Une fois dehors, je scotchai 10 minutes au soleil. L'entretien m'avait vidé, j'avais le tee-shirt trempé de sueur. Mes mains tremblaient, j'étais au bout du rouleau. Psychologiquement out.

Cette fois, c'était plus de la rigolade.

Je bipai Rasta depuis une cabine.

- Ramène toi, je suis dehors. Vite.

Je me posai sur les marches, en essayant de faire le tri. Cette nana nous traquait pour les De Sousa, pour Mouss et pour la fusillade. Manquait rien. Sauf le shit.

Merde.

Je vis l'Alfa 147 qui pila devant moi. Je sautai dans la caisse. Rasta me tendit immédiatement un gun, tout neuf. Un automatique Sig Sauer. Quasiment le même que celui que je m'étais acheté. Il me filait le calibre devant le commissariat. Cash. Complètement givré.

- T'as eu ça où ?

- Laisse pisser. Il est à toi, c'est tout. Jah pourvoit.

Le calibre me fit penser à Francis.

- Faut passer au campement. Francis est dans la merde, ce connard de Mouss a dû le balancer aux flics.

- C'est pour ça que t'étais convoquée ?

- Entre autres.

Je grimaçais.

- Rasta, on est vraiment dans la merde, je t'assure. On fait cette livraison et on se planque. Sinon, ils nous auront et ce sera le trou direct. Et ce jour là, j'espère juste qu'on sera poursuivis pour revente de shit. Pas pour assassinat.
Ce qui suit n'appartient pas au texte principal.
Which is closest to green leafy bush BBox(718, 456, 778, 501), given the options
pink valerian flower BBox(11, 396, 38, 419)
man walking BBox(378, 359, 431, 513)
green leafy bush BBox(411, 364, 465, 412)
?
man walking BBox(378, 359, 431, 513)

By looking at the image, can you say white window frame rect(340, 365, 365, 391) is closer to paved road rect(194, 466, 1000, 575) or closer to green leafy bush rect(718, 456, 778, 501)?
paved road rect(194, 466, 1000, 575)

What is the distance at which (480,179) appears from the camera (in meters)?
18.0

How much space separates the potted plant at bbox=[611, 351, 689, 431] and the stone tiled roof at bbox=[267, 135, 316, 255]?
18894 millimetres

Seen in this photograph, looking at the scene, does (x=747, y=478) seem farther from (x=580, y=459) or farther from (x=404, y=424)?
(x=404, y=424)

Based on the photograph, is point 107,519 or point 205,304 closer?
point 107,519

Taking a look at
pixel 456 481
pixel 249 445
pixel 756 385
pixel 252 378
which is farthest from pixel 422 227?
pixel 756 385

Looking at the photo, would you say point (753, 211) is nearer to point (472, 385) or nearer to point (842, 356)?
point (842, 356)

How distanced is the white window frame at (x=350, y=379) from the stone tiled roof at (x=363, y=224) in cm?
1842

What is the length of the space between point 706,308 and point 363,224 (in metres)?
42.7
Il ne dit rien. Son visage était une tombe. J'osais pas imaginer les images qui lui venaient à l'esprit. Peut être qu'il voyait cet enculé de Dédé le Portos le supplier de ne pas le flinguer.

Putain je voulais pas savoir.

Il y avait un sale silence dans la caisse. J'ouvris la boîte à gants pour prendre le nécessaire à joint.

- Pas la peine patronne.

- Quoi ?

- Ouvre le cendar...

A l'intérieur, un magnifique cône, pas entamé.

Cool.

Je tirai une énorme latte. On approchait du campement. Fallait que j'y entre seule, parce que les blacks et les manouches, moyen. Sauf Francis, mais lui, c'était un marginal parmi les siens. Respecté, mais pas aimé.
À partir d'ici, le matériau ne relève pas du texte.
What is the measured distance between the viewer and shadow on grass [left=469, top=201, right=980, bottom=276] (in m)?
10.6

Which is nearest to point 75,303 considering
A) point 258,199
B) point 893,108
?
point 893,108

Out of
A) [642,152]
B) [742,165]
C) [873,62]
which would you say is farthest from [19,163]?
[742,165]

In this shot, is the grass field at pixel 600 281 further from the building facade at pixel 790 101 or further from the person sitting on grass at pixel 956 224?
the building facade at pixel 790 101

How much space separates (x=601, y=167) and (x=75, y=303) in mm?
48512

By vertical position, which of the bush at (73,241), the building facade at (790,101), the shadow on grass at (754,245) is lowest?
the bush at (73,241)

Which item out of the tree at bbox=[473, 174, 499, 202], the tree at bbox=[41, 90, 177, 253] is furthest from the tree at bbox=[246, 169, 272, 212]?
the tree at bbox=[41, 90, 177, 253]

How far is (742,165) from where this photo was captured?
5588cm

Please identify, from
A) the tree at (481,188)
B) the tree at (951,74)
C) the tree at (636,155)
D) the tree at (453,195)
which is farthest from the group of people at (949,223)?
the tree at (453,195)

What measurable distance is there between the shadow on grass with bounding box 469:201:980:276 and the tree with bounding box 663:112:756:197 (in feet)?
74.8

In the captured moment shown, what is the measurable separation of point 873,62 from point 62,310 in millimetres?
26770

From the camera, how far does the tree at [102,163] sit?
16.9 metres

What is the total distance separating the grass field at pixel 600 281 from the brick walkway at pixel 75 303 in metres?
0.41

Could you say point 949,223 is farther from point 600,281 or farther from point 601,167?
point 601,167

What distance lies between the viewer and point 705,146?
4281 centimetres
Rasta se gara à l'arrach, au vu de tout le monde. Des gamins dépenaillés jouaient avec des vieux bidons d'essence. Ils tapaient dessus comme des sourds avec une espèce de masse. Au moment où je mis un pied sur leur territoire, un gamin, dans les 14 ans, s'approcha illico.

- Gadji, tu veux quoi ?

- Excuse moi de déranger. Je cherche Francis. J'ai un message important pour lui.

- Et de la part de qui ce message ?

Il avait un air arrogant, je lui aurais bien flanqué une gifle. Petit con. Mais lui filer une gifle,

ou même lui faire une sale remarque signerait mon arrêt de mort. Etre l'amie de Francis n'y changerait rien.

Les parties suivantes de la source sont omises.